Rybak reaffirmed his support for the LRT project, but said locating the LRT, freight and recreational trails next to each other at ground level in Kenilworth is “extremely problematic. I don’t see how that’s practical.”

He hasn’t ruled out supporting a shallow tunnel for the LRT. “It will be tough enough to find a solution without people drawing lines in the sand,” he said.

McLaughlin, who chairs the CTIB, said the Met Council needs to negotiate with the Twin Cities and Western Railroad to see if there are less expensive ways to reroute the freight in St. Louis Park or elsewhere. Railroad cooperation is desired because the federal government protects rail commerce.

The Met Council is having continuing discussions with the railroad and is reviewing documents “to see if there are any old proposals that were not fully vetted,” spokeswoman Meredith Salsbery said Wednesday.

“We are doing our due diligence to ensure no stone is left unturned,” she said. “We continue to believe that one of the eight options proposed by council staff will ultimately be the right option to resolve this issue, but if we uncover something promising … we will explore it fully.”

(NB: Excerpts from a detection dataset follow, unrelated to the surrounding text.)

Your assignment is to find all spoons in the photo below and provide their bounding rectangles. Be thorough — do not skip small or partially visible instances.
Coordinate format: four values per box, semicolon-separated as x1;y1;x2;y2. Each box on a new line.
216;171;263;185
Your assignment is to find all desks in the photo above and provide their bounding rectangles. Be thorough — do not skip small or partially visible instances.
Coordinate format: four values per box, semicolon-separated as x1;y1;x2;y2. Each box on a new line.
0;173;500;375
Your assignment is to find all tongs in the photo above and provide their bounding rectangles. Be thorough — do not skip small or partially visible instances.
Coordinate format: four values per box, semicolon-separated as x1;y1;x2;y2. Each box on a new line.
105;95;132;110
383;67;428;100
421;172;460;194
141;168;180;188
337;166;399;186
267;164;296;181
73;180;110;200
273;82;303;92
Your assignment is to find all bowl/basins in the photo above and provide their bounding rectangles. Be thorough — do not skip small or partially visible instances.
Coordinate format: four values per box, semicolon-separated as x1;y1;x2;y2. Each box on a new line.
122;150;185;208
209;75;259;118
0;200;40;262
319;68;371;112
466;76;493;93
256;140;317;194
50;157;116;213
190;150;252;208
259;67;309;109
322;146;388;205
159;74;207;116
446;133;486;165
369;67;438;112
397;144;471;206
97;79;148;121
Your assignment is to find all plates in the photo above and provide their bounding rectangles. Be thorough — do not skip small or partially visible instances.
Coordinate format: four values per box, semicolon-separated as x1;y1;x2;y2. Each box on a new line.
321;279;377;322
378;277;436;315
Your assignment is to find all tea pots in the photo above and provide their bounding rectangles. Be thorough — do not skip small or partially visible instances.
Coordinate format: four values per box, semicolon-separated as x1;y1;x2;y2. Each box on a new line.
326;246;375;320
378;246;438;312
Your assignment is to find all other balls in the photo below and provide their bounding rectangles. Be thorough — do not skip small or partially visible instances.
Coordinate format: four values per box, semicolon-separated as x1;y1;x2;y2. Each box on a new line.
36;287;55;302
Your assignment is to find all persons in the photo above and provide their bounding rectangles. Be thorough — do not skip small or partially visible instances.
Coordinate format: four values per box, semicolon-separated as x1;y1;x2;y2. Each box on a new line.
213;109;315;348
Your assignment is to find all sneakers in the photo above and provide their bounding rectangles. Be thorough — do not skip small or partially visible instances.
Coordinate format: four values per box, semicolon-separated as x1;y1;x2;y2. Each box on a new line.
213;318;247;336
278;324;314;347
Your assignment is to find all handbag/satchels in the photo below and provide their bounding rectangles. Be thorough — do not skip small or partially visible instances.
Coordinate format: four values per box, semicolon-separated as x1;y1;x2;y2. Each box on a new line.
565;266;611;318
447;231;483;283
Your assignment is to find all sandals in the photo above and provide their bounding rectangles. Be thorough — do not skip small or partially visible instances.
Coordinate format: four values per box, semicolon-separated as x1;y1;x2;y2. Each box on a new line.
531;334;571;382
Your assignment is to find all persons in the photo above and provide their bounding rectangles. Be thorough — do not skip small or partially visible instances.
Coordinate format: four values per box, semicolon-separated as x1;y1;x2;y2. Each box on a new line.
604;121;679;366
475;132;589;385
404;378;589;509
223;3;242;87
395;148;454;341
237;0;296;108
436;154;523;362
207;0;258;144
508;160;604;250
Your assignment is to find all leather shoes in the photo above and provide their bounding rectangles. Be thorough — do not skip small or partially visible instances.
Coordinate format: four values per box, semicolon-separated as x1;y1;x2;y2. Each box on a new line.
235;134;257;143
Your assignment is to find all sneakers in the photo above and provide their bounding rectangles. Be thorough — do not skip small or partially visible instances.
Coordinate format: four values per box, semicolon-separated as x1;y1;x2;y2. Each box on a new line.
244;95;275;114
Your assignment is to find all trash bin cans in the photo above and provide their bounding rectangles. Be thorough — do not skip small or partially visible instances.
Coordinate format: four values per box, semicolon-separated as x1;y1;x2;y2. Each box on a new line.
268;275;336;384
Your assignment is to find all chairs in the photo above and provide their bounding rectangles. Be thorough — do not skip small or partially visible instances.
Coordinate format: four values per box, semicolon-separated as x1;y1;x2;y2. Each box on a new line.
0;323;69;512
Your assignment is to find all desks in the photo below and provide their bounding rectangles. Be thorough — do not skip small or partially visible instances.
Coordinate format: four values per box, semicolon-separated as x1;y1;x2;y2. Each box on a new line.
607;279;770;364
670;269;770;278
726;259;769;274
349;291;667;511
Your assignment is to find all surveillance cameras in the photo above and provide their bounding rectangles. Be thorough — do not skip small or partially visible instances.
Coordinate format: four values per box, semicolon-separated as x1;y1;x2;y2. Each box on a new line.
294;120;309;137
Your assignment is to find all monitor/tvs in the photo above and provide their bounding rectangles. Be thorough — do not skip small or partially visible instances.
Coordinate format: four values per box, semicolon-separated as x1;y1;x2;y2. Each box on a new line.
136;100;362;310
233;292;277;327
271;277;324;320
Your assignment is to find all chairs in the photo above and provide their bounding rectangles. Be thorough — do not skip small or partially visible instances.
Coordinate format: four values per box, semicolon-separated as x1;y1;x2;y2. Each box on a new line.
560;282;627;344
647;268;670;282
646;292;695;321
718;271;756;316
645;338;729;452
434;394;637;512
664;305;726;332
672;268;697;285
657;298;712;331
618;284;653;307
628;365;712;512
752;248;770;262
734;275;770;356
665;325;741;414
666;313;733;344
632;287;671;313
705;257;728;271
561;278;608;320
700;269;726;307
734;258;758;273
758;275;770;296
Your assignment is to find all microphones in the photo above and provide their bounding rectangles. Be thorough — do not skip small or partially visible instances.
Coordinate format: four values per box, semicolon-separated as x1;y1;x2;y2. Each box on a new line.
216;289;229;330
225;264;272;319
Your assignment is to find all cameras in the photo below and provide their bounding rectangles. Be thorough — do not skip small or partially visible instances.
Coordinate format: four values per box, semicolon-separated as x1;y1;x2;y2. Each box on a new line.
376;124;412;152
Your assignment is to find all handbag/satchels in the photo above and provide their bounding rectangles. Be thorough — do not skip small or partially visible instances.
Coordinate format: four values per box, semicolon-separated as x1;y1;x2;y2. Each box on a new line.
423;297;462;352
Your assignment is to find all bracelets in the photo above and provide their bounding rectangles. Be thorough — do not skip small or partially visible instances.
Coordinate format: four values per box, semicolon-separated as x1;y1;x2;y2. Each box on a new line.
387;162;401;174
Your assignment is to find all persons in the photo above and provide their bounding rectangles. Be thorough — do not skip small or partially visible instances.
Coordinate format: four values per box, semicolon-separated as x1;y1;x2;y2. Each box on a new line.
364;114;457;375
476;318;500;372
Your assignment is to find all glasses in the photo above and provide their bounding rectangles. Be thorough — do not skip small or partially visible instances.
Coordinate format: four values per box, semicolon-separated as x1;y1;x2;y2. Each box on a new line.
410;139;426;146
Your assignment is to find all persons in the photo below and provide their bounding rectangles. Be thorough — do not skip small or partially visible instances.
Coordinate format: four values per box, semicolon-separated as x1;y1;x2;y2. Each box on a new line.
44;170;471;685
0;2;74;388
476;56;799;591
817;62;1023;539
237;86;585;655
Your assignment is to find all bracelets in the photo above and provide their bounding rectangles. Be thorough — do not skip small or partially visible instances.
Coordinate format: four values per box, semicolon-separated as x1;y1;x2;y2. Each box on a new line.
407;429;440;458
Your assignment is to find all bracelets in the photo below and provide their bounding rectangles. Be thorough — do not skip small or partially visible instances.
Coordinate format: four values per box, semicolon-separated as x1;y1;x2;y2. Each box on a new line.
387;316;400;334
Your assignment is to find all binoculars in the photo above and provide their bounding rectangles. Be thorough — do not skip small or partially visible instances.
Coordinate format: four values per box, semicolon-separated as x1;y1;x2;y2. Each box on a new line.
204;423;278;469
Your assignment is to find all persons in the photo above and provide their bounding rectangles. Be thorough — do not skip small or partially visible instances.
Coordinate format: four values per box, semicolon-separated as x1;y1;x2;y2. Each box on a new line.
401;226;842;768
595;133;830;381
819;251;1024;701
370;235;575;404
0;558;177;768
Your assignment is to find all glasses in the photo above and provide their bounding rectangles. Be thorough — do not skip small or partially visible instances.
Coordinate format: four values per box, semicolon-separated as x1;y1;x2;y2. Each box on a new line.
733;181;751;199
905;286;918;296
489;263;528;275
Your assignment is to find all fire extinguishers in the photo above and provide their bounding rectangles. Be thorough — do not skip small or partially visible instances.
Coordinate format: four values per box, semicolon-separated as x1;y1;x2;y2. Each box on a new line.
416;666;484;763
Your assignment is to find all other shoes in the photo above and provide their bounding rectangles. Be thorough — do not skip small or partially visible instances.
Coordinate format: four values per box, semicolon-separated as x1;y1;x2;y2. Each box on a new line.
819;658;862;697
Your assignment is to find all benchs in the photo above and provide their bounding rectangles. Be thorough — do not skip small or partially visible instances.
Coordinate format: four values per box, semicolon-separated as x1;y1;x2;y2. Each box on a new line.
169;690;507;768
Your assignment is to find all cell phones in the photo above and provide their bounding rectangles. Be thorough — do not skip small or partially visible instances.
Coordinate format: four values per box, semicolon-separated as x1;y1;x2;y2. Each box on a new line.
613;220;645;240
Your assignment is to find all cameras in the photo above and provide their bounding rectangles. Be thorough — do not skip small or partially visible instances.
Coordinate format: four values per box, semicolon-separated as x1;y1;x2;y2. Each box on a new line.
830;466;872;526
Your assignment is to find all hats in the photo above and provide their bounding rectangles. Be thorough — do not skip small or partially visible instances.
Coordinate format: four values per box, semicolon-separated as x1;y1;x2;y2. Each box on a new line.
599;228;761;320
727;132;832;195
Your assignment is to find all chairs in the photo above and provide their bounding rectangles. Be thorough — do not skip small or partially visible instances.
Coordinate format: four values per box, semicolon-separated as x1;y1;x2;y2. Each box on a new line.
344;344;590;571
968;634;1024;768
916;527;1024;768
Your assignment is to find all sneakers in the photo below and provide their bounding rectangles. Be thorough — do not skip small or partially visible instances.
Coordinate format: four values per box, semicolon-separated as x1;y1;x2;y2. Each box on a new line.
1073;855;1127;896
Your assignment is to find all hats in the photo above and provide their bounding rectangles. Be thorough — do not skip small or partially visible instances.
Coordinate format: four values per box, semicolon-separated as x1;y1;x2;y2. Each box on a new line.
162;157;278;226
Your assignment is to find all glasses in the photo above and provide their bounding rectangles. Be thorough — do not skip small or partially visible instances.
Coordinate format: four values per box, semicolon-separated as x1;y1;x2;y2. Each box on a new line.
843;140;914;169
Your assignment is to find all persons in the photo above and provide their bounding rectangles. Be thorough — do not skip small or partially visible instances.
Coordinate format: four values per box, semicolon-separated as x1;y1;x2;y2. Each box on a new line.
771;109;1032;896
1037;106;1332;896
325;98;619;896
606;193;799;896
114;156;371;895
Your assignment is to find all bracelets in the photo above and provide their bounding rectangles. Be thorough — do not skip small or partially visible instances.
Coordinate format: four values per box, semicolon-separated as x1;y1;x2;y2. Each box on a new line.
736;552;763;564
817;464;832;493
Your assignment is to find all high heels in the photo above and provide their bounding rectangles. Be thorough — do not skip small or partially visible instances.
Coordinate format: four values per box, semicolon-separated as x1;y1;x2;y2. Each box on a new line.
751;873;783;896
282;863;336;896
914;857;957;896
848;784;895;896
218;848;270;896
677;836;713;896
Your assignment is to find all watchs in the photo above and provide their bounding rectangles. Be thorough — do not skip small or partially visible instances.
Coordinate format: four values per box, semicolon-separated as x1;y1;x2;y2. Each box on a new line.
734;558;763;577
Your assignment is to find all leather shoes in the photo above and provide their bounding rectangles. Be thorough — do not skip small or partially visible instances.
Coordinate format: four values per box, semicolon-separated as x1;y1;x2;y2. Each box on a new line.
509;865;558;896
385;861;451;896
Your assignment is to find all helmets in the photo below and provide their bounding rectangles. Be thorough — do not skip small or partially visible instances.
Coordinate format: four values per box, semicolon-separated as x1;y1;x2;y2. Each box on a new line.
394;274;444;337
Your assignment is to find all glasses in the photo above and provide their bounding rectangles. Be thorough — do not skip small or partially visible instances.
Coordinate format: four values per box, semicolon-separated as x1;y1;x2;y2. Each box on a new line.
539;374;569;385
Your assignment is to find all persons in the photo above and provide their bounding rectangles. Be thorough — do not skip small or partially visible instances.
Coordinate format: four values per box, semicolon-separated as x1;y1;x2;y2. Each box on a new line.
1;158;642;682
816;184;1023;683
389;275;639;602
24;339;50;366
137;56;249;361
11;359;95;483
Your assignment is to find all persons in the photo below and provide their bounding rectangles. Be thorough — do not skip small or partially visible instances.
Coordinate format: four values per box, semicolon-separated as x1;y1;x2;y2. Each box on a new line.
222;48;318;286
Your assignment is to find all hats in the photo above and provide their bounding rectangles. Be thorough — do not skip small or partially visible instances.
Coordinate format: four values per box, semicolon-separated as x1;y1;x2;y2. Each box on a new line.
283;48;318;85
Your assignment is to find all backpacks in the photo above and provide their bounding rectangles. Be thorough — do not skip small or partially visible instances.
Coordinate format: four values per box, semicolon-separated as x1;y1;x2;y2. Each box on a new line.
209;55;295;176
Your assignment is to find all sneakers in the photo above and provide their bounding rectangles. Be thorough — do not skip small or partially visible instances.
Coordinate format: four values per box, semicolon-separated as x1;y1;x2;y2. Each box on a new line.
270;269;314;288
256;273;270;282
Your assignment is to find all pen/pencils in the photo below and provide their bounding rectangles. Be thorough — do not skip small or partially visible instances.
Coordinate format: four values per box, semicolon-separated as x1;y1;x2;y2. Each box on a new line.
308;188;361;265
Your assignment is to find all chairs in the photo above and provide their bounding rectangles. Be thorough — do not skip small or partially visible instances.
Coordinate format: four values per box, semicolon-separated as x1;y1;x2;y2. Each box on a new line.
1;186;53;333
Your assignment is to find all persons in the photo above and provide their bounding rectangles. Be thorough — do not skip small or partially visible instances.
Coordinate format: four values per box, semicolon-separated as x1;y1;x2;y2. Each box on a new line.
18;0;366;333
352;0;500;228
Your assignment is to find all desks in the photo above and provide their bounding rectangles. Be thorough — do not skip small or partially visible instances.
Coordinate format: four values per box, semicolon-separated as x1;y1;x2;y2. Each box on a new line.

The agency earlier planned to recommend an option on Aug. 28, but has postponed a decision until late September to answer questions from affected cities and the CTIB.

“You have to make some hard decisions, and we’re getting to that point,” McLaughlin told other CTIB members Wednesday. “We have to vote, because we’ve got to provide 30 percent of the funding for this … the biggest funder short of the federal government.”

Hennepin County is kicking in 10 percent, as is the state.

Fear of fallout

Some CTIB members worry that the high cost of Southwest will jeopardize other transit projects, such as the Bottineau light-rail line planned for Minneapolis and some northern suburbs.

“I’d sure hate to blow all the money on this and then have a deficit for Bottineau,” said Matt Look, an Anoka County commissioner.

They also worry that rising costs of Southwest could hurt chances of raising more revenue for transit. The CTIB is funded by a quarter-cent sales tax in the five-county metro area, and members have tried to get the Legislature to increase the tax.

“If we don’t spend the money we have appropriately … we’ll never get passed another quarter-cent or a half-cent,” said Nancy Schouweiler, a Dakota County commissioner. “People just won’t swallow that.”